§ **ENTRIES SHOWN**:
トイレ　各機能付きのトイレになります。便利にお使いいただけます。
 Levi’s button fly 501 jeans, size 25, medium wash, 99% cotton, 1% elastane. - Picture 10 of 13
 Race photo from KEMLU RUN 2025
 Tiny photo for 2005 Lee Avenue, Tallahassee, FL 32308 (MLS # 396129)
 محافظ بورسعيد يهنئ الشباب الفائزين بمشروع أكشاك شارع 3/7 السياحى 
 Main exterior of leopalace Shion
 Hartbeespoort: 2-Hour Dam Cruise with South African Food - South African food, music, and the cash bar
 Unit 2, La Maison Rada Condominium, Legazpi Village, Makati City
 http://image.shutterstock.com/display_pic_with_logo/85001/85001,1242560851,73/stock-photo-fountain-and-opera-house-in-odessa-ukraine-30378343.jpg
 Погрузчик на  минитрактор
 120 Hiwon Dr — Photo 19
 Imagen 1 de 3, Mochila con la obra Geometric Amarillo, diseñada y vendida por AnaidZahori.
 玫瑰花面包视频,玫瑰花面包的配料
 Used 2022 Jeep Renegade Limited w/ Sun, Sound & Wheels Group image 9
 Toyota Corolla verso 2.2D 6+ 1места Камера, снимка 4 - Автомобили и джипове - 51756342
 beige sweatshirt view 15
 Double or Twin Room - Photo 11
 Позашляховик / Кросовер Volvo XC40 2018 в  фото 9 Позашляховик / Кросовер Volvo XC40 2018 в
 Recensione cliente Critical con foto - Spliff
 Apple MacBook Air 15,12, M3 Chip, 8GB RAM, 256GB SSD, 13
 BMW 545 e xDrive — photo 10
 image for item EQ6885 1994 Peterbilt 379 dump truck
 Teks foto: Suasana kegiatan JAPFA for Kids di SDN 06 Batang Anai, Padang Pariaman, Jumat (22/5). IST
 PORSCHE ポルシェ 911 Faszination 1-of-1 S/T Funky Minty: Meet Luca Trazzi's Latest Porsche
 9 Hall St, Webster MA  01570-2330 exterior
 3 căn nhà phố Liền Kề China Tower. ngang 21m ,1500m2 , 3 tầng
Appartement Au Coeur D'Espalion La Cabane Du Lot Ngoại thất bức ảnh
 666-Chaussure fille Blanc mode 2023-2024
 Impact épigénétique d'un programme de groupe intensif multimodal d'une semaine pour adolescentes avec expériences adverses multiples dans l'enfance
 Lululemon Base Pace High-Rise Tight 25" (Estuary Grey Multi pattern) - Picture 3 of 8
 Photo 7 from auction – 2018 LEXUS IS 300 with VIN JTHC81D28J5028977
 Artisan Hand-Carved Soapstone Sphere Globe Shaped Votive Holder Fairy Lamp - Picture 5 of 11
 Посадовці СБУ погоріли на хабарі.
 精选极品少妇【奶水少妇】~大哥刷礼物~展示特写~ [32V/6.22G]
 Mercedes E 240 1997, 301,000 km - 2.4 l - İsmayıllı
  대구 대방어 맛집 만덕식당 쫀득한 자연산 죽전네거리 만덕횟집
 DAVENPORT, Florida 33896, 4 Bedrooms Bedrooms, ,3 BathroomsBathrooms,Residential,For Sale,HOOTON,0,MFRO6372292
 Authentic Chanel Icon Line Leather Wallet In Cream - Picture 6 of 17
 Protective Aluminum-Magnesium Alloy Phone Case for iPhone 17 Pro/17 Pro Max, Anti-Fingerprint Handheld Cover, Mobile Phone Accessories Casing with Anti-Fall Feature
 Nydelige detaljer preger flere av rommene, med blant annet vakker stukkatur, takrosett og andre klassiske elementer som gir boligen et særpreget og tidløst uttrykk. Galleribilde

§ **INSTRUCTIONS TO FOLLOW**:
Consider the entries above and return each line with the string "Picture".

§ **RESULT OF THIS TASK**:
 Levi’s button fly 501 jeans, size 25, medium wash, 99% cotton, 1% elastane. - Picture 10 of 13
 Lululemon Base Pace High-Rise Tight 25" (Estuary Grey Multi pattern) - Picture 3 of 8
 Artisan Hand-Carved Soapstone Sphere Globe Shaped Votive Holder Fairy Lamp - Picture 5 of 11
 Authentic Chanel Icon Line Leather Wallet In Cream - Picture 6 of 17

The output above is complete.